## TEXT SHOWN
Utilities Stocks Week Ahead (Dec 22–26, 2025): Data-Center Power Demand, Record PJM Prices, and Fed “Pause” Signals Shape the Holiday Trade

Published: December 21, 2025 — Week Ahead Outlook

Utilities stocks head into the Christmas-shortened trading week caught between two powerful narratives.

On one side, rate cuts and a “soft-ish” growth backdrop usually favor utilities—classic “bond-proxy” shares that tend to benefit when investors expect borrowing costs to drift lower. On the other, utilities are no longer trading like sleepy defensives. The sector is being re-rated as critical AI infrastructure, because data centers are pulling forward years of electricity demand growth and forcing a historic buildout of generation, transmission, and grid hardware.

That tension—lower-rate tailwinds vs. higher-capex and higher-bills backlash—is likely to define utilities trading in the week ahead, especially with liquidity thinning into the holidays.

Below is what matters most for utilities stocks for the week of Monday, Dec. 22 through Friday, Dec. 26, 2025.


1) Market setup: a holiday week with real macro catalysts

This is a shortened U.S. trading week: U.S. equity markets close early at 1:00 p.m. ET on Wednesday, Dec. 24, and are closed Thursday, Dec. 25 for Christmas. Bond markets are also expected to close early (2:00 p.m. ET) on Dec. 24, per SIFMA’s recommendation.

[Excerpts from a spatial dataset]

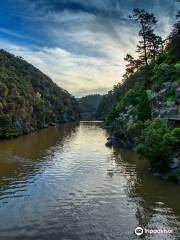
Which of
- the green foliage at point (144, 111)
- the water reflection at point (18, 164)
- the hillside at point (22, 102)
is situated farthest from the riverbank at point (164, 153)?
the hillside at point (22, 102)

## OBJECTIVE
Print the utilities stocks article in full, word for word. The records are separate material, apart from the text.

## WRITTEN REPLY
Utilities Stocks Week Ahead (Dec 22–26, 2025): Data-Center Power Demand, Record PJM Prices, and Fed “Pause” Signals Shape the Holiday Trade

Published: December 21, 2025 — Week Ahead Outlook

Utilities stocks head into the Christmas-shortened trading week caught between two powerful narratives.

On one side, rate cuts and a “soft-ish” growth backdrop usually favor utilities—classic “bond-proxy” shares that tend to benefit when investors expect borrowing costs to drift lower. On the other, utilities are no longer trading like sleepy defensives. The sector is being re-rated as critical AI infrastructure, because data centers are pulling forward years of electricity demand growth and forcing a historic buildout of generation, transmission, and grid hardware.

That tension—lower-rate tailwinds vs. higher-capex and higher-bills backlash—is likely to define utilities trading in the week ahead, especially with liquidity thinning into the holidays.

Below is what matters most for utilities stocks for the week of Monday, Dec. 22 through Friday, Dec. 26, 2025.


1) Market setup: a holiday week with real macro catalysts

This is a shortened U.S. trading week: U.S. equity markets close early at 1:00 p.m. ET on Wednesday, Dec. 24, and are closed Thursday, Dec. 25 for Christmas. Bond markets are also expected to close early (2:00 p.m. ET) on Dec. 24, per SIFMA’s recommendation.